▶ [WRITTEN PROBLEM] Rewrite the data below as a numbered list, omitting any blank lines.

▶ [STORED ROWS]
::::::::

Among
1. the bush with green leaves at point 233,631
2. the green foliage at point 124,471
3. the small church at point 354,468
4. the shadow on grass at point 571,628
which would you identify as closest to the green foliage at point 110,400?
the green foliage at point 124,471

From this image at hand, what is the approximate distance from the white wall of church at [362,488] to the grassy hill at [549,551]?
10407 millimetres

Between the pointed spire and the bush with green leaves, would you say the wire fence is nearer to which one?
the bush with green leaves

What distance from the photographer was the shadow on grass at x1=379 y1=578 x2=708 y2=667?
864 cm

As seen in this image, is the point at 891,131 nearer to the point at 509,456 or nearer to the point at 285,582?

::::::::

▶ [FINISHED TASK]
1. Among
2. 1. the bush with green leaves at point 233,631
3. 2. the green foliage at point 124,471
4. 3. the small church at point 354,468
5. 4. the shadow on grass at point 571,628
6. which would you identify as closest to the green foliage at point 110,400?
7. the green foliage at point 124,471
8. From this image at hand, what is the approximate distance from the white wall of church at [362,488] to the grassy hill at [549,551]?
9. 10407 millimetres
10. Between the pointed spire and the bush with green leaves, would you say the wire fence is nearer to which one?
11. the bush with green leaves
12. What distance from the photographer was the shadow on grass at x1=379 y1=578 x2=708 y2=667?
13. 864 cm
14. As seen in this image, is the point at 891,131 nearer to the point at 509,456 or nearer to the point at 285,582?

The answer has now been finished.